>>>

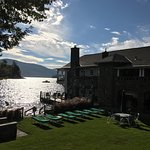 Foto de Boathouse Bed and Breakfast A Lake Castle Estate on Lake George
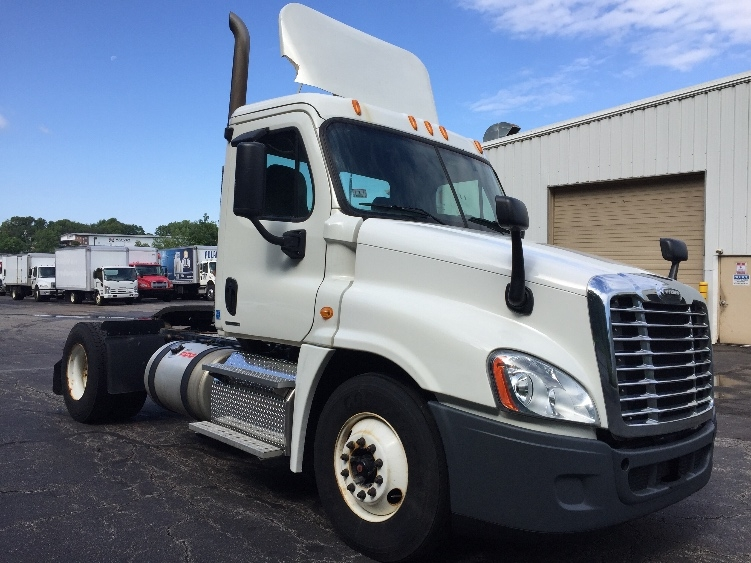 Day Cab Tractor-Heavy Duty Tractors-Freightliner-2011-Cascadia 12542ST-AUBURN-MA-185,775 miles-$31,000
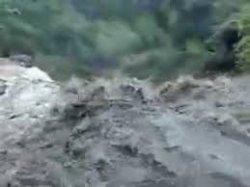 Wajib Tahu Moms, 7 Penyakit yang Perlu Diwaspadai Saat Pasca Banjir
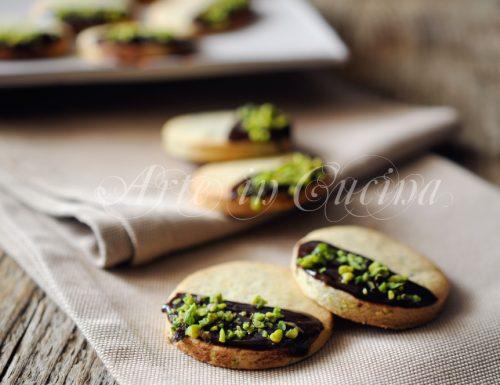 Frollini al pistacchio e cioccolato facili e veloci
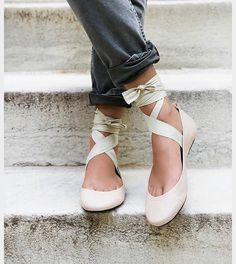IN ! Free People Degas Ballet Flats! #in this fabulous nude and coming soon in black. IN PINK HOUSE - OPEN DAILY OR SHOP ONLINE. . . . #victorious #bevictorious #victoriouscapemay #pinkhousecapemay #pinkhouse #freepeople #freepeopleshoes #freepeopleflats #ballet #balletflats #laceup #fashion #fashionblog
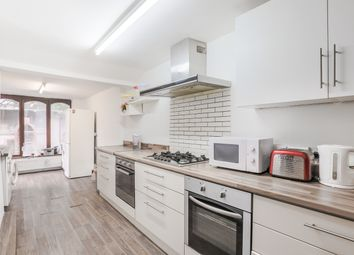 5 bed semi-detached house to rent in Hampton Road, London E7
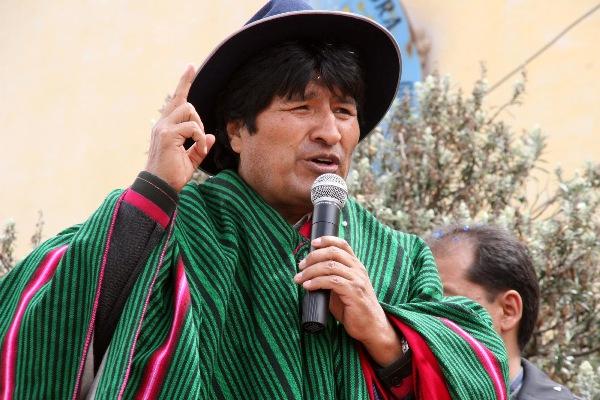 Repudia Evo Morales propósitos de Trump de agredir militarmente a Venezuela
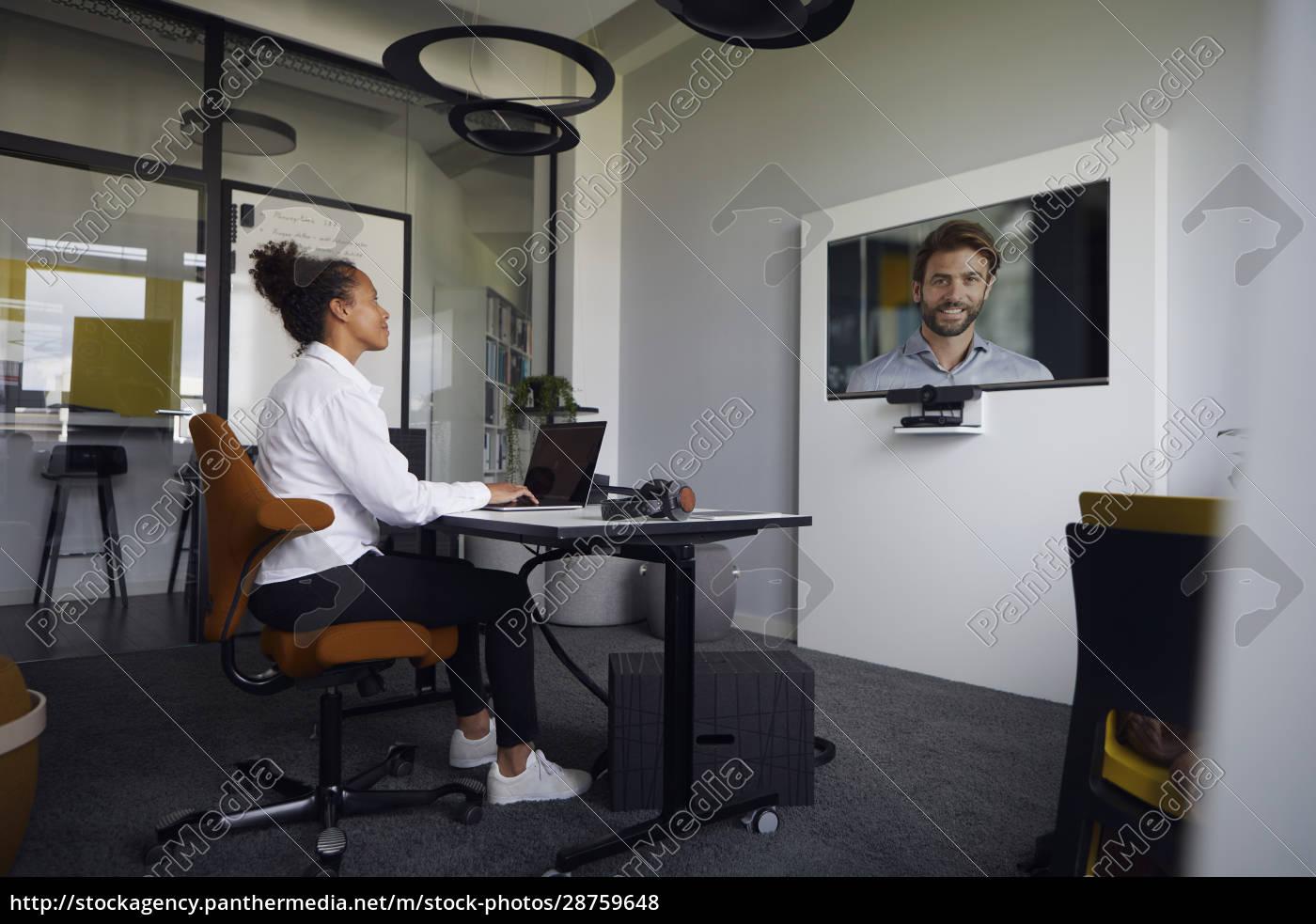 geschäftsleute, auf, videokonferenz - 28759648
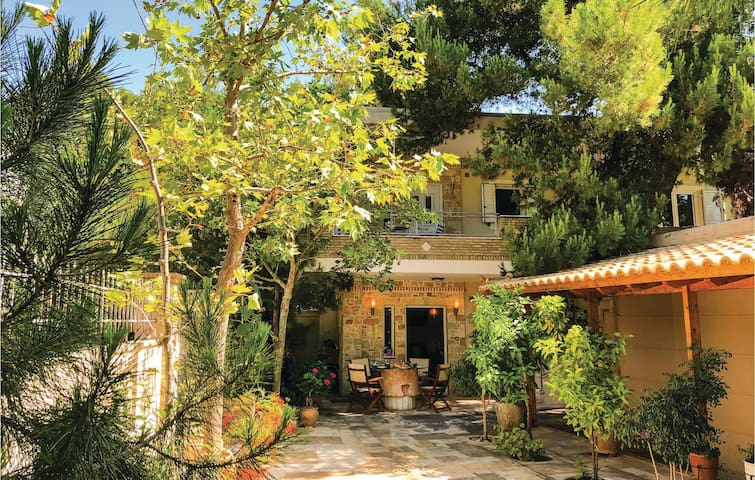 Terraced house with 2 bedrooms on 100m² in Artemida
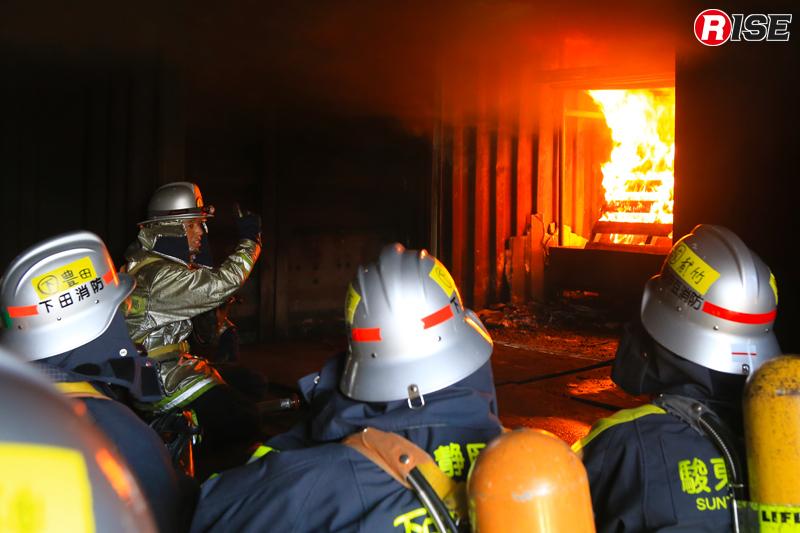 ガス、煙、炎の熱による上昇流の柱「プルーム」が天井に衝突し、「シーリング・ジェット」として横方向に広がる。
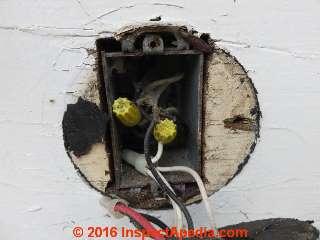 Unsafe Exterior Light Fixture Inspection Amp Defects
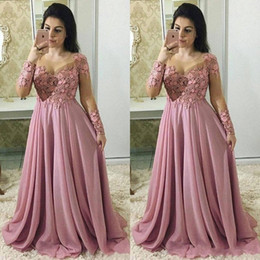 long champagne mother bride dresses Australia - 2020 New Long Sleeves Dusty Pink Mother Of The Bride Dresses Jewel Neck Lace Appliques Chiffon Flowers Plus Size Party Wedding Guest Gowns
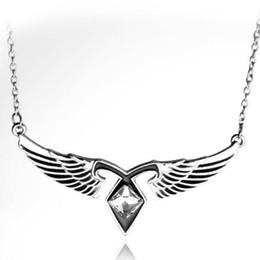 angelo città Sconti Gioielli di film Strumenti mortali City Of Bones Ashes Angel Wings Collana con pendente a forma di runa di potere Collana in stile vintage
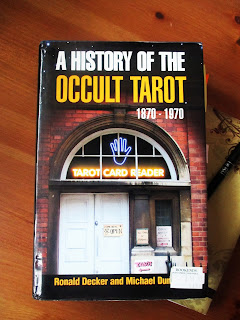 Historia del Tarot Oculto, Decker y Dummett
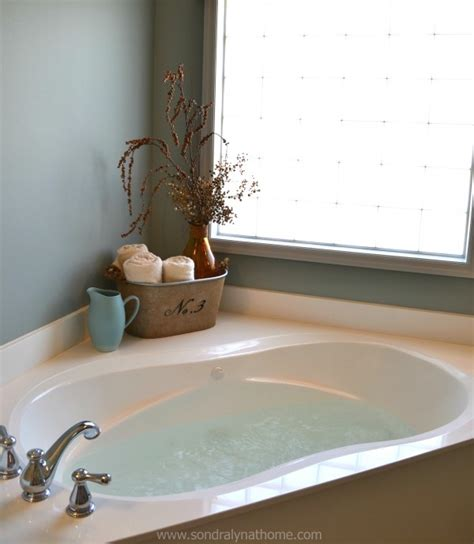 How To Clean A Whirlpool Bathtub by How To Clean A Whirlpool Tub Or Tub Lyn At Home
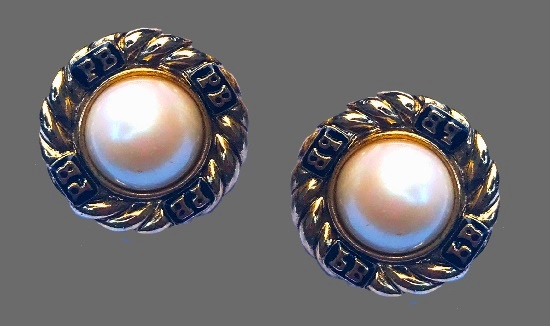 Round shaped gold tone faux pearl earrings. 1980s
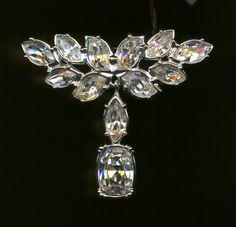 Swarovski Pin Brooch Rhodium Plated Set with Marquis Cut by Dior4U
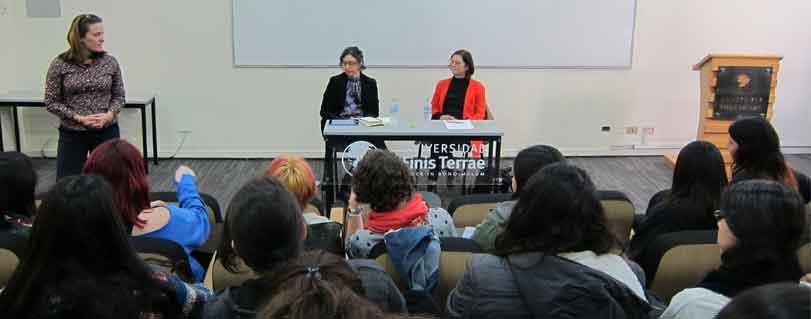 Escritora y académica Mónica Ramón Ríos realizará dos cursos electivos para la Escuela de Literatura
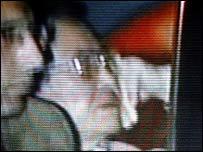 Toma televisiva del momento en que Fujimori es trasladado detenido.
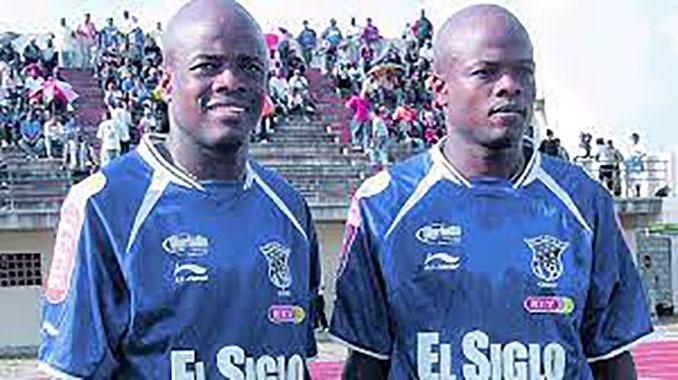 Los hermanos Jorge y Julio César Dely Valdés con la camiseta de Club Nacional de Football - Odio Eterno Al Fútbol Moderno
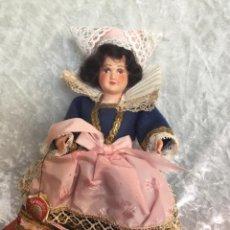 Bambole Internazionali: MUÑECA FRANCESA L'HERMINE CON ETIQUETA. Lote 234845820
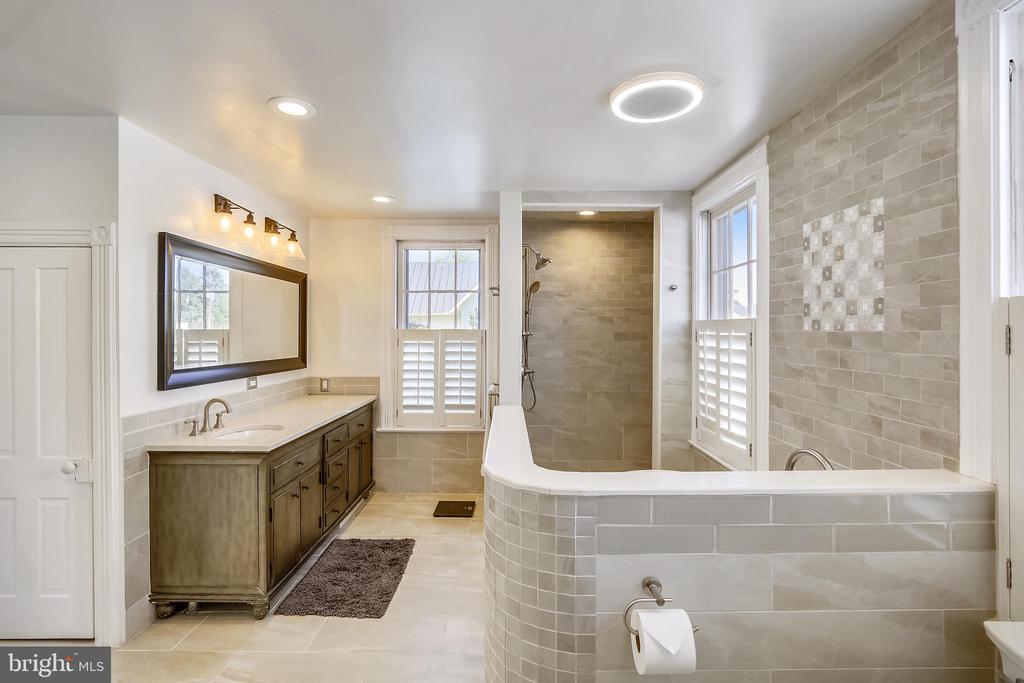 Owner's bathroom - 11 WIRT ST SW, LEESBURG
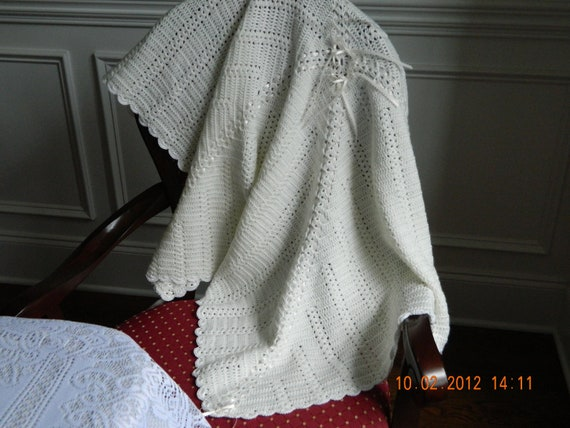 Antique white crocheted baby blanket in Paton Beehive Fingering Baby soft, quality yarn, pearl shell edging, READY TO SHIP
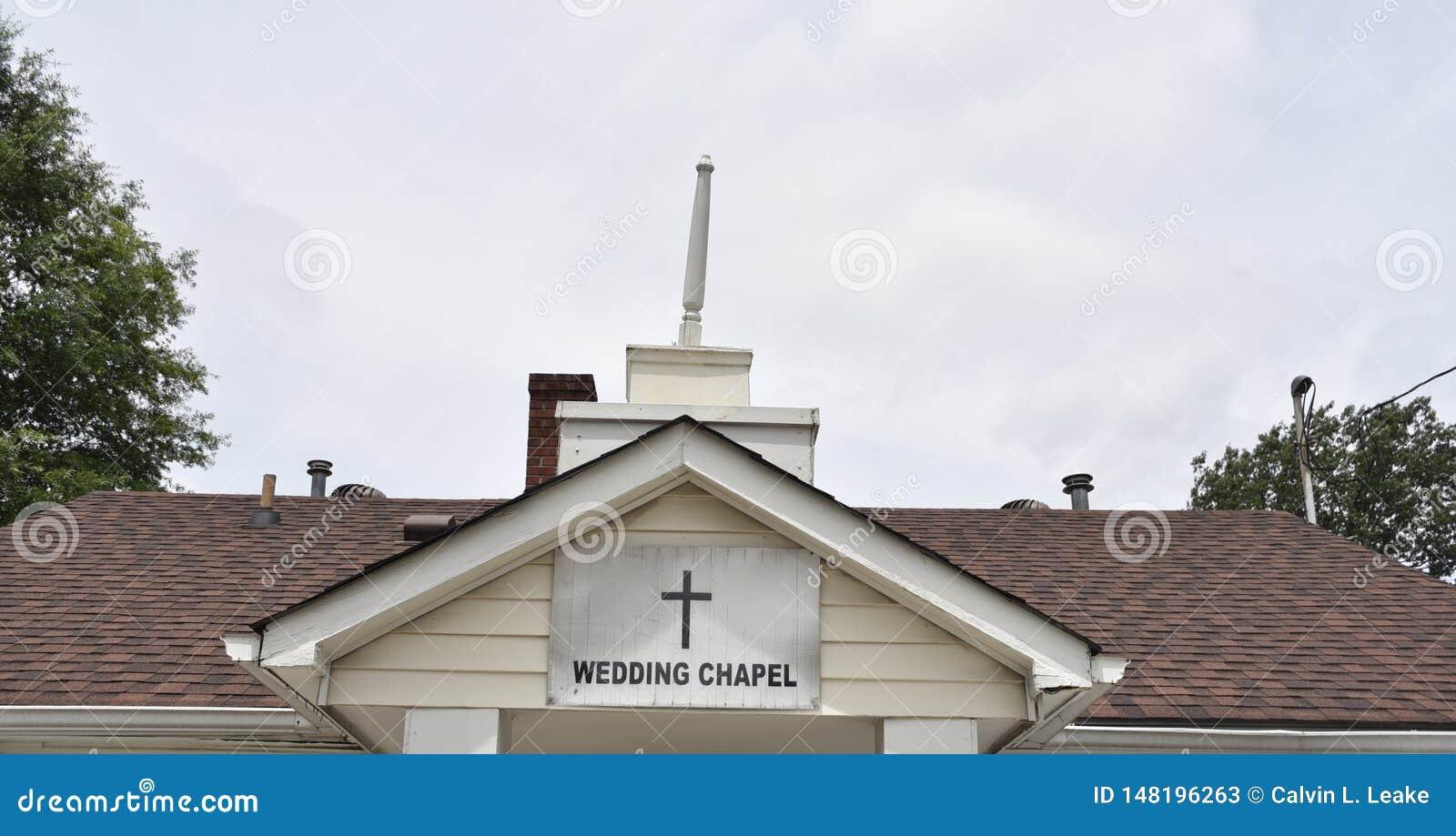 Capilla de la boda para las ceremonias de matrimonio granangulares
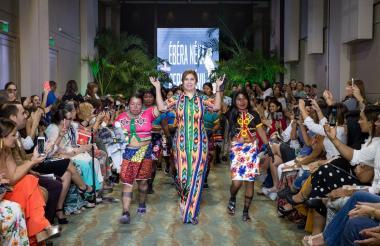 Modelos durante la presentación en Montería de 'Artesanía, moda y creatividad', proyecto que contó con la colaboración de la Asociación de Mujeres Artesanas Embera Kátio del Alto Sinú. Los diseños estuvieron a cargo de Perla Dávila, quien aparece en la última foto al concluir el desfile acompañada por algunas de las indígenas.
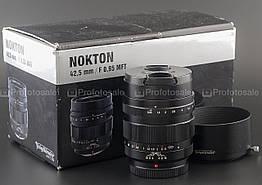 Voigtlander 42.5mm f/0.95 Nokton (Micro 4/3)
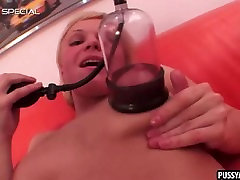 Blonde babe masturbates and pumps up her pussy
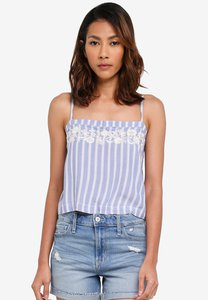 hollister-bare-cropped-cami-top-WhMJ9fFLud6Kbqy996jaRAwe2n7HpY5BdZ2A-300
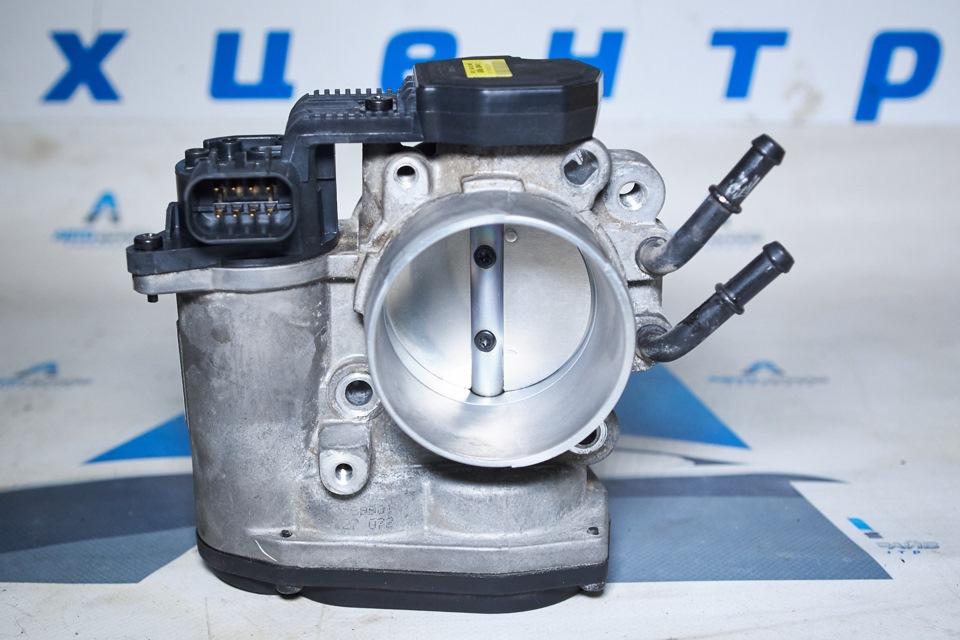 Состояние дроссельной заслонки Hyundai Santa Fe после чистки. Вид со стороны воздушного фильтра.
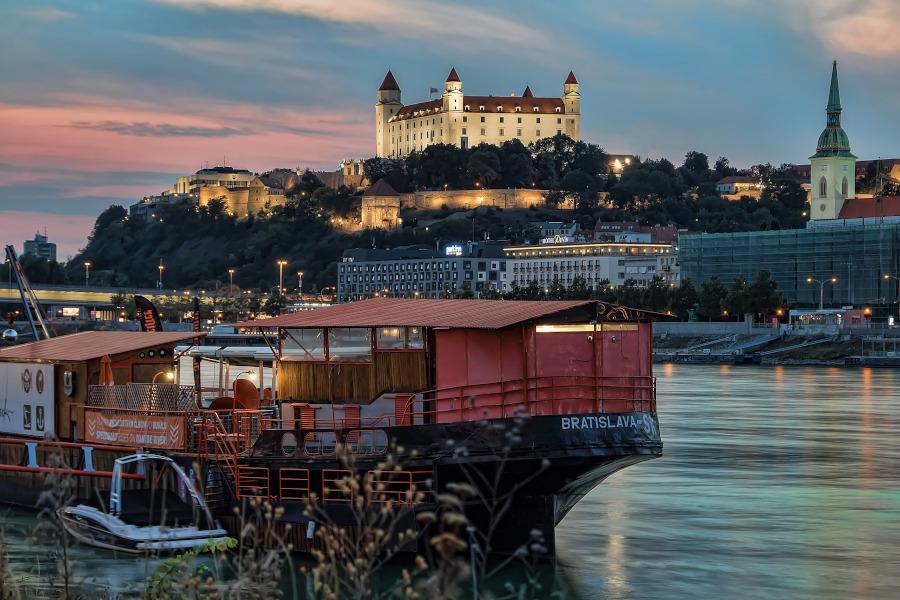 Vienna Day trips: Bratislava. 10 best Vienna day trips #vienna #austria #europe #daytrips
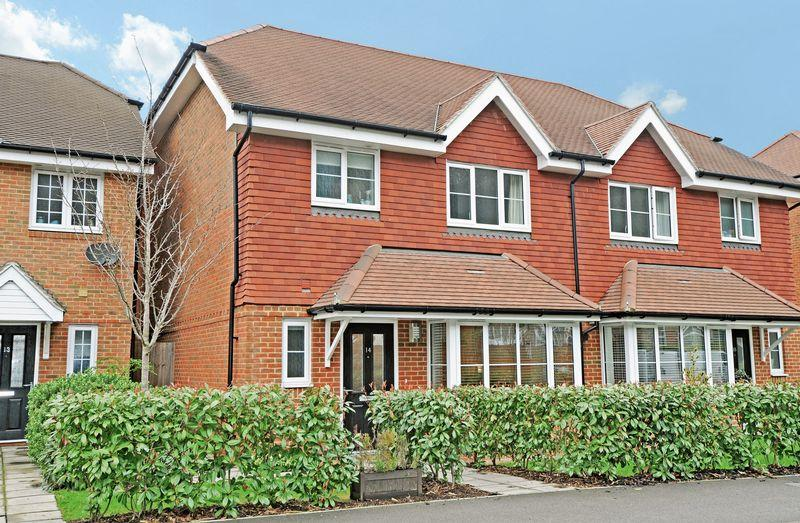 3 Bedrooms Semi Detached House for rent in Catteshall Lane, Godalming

<<<

Using the records above, print exactly the run of lines that starts with the line with "Repudia Evo Morales" and goes on through the line with "Antique white crocheted", pictures excluded.

 Repudia Evo Morales propósitos de Trump de agredir militarmente a Venezuela
 geschäftsleute, auf, videokonferenz - 28759648
 Terraced house with 2 bedrooms on 100m² in Artemida
 ガス、煙、炎の熱による上昇流の柱「プルーム」が天井に衝突し、「シーリング・ジェット」として横方向に広がる。
 Unsafe Exterior Light Fixture Inspection Amp Defects
 long champagne mother bride dresses Australia - 2020 New Long Sleeves Dusty Pink Mother Of The Bride Dresses Jewel Neck Lace Appliques Chiffon Flowers Plus Size Party Wedding Guest Gowns
 angelo città Sconti Gioielli di film Strumenti mortali City Of Bones Ashes Angel Wings Collana con pendente a forma di runa di potere Collana in stile vintage
 Historia del Tarot Oculto, Decker y Dummett
 How To Clean A Whirlpool Bathtub by How To Clean A Whirlpool Tub Or Tub Lyn At Home
 Round shaped gold tone faux pearl earrings. 1980s
 Swarovski Pin Brooch Rhodium Plated Set with Marquis Cut by Dior4U
 Escritora y académica Mónica Ramón Ríos realizará dos cursos electivos para la Escuela de Literatura
 Toma televisiva del momento en que Fujimori es trasladado detenido.
 Los hermanos Jorge y Julio César Dely Valdés con la camiseta de Club Nacional de Football - Odio Eterno Al Fútbol Moderno
 Bambole Internazionali: MUÑECA FRANCESA L'HERMINE CON ETIQUETA. Lote 234845820
 Owner's bathroom - 11 WIRT ST SW, LEESBURG
 Antique white crocheted baby blanket in Paton Beehive Fingering Baby soft, quality yarn, pearl shell edging, READY TO SHIP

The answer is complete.